Preso em Rondônia Nem da Rocinha nega ter mandado atacar a favela da Rocinha

O traficante Antônio Bonfim Lopes, conhecido como Nem da Rocinha foi ouvido nesta quinta-feira (22), através de viodeconferência, pela juíza Tula Corrêa de Mello e negou qualquer relação com a invasão da favela em setembro de 2017.

A audiência é relativa a processo da 19ª Vara Criminal do Rio de Janeiro, no qual Nem responde com mais 11 traficantes pela invasão da favela, segundo a polícia, então dominada por Rogério Avelino da Silva, o Rogério 157, seu ex-aliado.

Devido a alta periculosidade dos criminosos presos, o Tribunal de Justiça do RJ decidiu que os depoimentos seriam prestados por sistema interno de TV das cadeias onde eles estão detidos: Nem e Rogério 157, do presídio federal de Porto Velho, em Rondônia, e mais nove detentos do complexo penitenciário de Gericinó, na Zona Oeste do Rio.

Na sede do tribunal, no Centro do Rio, os advogados, uma promotora e a juíza do caso.

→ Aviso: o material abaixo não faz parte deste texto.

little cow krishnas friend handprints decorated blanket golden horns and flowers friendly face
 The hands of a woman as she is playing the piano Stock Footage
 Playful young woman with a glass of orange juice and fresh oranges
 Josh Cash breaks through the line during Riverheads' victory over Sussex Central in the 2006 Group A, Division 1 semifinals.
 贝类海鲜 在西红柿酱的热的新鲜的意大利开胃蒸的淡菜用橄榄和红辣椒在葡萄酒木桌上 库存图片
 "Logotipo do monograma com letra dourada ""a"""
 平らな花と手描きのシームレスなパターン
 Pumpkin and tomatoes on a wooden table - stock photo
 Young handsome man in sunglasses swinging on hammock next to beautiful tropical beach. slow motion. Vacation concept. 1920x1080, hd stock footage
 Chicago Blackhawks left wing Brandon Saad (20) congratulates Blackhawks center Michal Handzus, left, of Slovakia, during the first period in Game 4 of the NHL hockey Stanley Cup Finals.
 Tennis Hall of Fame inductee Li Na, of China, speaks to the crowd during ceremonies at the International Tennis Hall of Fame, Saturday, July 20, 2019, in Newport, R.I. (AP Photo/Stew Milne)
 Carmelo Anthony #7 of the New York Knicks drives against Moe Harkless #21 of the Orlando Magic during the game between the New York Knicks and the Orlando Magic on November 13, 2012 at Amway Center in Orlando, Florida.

De cabelo cortado e com o 20 escrito na camisa, número com o qual é identificado no presídio federal de Porto Velho, em Rondônia, de acordo com agentes penitenciários, o traficante Nem negou que tivesse dado ordens para invadir a comunidade que já chefiou.

Disse que suas visitas e conversas com advogados ou parentes na unidade são vigiadas pelo Departamento Penitenciário Nacional (Depen) e não teria como "retomar a favela".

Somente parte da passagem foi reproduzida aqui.